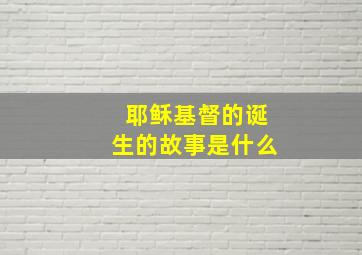 耶稣基督的诞生的故事是什么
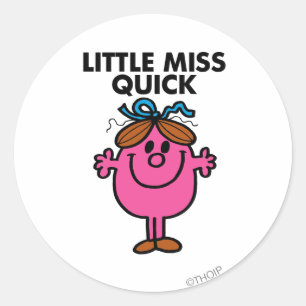 Little Miss Quick   Schwarze Schrift Runder Aufkleber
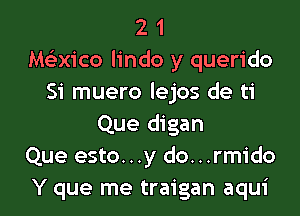 2 1
hwxico lindo y querido
Si muero lejos de ti

Que digan
Que esto. . .y do...rmido
Y que me traigan aqui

################

Set aside the pictures. Then return every line of the material above verbatim.

 耶稣基督的诞生的故事是什么
 Little Miss Quick   Schwarze Schrift Runder Aufkleber
 2 1
hwxico lindo y querido
Si muero lejos de ti

Que digan
Que esto. . .y do...rmido
Y que me traigan aqui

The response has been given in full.